Tornando, al tema dei chatbot, qual è, dunque, il ruolo del dubbio nella gestione delle loro intelligenti ma artificiali elaborazioni? E perché esso può rappresentare un rimedio salvifico al pericolo di disumanizzazione?
Così come richiamato nei brevi cenni di sapere filosofico, pur consapevole di essere lontano da una sua esaustiva trattazione, il dubbio è rispetto a quanto proposto da questi intelligenti sistemi di interfaccia conversazionale ancora strada di consapevole ricerca del vero, esercizio critico e verifica dell’attendibilità di quanto proposto, certificato di garanzia del prevalere della saggezza umana su quella artificiale.
È grazie al dubbio che l’intelligenza artificiale può realmente esserci d’aiuto, offrendoci la possibilità di scegliere tra elaborazioni testuali alternative da sottoporre al vaglio della nostra ragione al fine di identificare la soluzione che meglio rappresenti il nostro pensiero.

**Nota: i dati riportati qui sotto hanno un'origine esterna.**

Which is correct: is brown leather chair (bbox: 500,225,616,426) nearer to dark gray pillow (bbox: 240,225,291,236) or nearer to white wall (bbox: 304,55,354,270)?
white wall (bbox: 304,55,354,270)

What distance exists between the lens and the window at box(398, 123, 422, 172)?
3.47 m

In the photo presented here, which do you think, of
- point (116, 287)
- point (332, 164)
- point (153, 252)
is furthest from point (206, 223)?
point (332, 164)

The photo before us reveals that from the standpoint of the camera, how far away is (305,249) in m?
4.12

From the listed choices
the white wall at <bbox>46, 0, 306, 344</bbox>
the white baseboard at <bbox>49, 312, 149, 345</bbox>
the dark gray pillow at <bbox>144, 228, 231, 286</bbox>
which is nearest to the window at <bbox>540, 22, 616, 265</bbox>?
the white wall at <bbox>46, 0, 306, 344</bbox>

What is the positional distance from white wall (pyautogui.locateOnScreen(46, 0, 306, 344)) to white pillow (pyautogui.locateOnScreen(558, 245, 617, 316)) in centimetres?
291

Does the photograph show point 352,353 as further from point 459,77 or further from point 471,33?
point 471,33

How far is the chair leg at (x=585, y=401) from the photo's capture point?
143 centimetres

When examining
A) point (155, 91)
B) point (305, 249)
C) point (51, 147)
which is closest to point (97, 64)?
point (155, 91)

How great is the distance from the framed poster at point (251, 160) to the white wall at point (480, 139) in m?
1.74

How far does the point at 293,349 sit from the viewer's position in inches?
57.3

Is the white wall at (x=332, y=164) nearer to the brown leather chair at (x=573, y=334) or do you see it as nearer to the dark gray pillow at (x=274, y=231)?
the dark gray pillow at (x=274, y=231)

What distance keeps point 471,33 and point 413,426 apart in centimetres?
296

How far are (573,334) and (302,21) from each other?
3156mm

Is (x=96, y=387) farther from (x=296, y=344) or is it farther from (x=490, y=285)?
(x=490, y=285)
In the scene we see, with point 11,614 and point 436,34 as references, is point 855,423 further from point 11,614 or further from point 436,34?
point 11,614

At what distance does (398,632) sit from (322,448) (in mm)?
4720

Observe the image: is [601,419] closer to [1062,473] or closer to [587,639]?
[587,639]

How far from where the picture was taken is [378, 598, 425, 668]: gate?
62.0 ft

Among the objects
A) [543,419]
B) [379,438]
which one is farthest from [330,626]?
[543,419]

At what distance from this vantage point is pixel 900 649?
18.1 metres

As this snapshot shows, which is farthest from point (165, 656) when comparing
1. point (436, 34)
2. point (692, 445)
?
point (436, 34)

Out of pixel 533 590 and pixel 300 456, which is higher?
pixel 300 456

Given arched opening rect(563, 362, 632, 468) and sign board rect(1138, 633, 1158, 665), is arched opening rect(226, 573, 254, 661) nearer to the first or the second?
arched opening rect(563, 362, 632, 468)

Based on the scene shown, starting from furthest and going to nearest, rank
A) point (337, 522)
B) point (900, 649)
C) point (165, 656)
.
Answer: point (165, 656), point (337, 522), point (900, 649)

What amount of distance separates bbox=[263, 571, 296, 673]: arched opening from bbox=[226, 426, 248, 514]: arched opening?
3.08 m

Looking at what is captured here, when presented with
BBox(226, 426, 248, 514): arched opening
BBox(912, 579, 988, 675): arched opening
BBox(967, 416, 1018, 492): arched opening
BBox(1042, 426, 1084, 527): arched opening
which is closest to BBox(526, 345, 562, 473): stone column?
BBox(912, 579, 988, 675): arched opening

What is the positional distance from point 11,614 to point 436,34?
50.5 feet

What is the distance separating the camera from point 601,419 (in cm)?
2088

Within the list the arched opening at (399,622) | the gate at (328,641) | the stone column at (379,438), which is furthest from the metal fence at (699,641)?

Purché se ne abbia uno e non si decida di voler rinunciare a quella che è l’essenza del nostro essere umani.
Si, perché che ci piaccia o no, è il nostro pensare (dunque il nostro essere) e la sua articolazione in ricerche web, preferenze, interlocuzioni e scritti ad offrire a questi software contenuti da analizzare e rielaborare. Materia prima preziosa per l’incessante progresso tecnologico, ma ancor di più per lo sviluppo di offerte di prodotto e servizio costruite a misura di utente.
Ne scaturisce che la tanto decantata intelligenza dei servizi chatbot poco possa fare rispetto alla superficialità di intenti e contenuti dell’utente interrogante. In una sorta di “specchio delle mie brame”, saremo noi e ancor di più i nostri contenuti ad istruire questo strumento di conversazione consentendogli di apprendere da noi e dalla rete di informazioni e contenuti che condividiamo in contesti reali e virtuali.
Tale posizione, niente affatto preconcetta rispetto alle opportunità della tecnologia, è fondata sulla certezza che davanti al processo di digitalizzazione che pervade le nostre vite, sia ancora necessario nutrire l’anima allenando mente e pensiero critico. E che se formare e formarsi in ambiti scientifici, ingegneristici e tecnologici sia oggi necessario, altrettanto importante è incamminarsi in percorsi interdisciplinari capaci di alimentare creatività, spirito critico, senso etico.
La cura del dubbio è, dunque, la risposta a chi vede nella diffusione di chatbot il pericolo di spersonalizzazione e invasione della libertà individuale. Alimentare il dubbio davanti alla pronta elaborazione di artificiale intelligenza è l’unica soluzione di cui disponiamo per conservare la nostra umanità.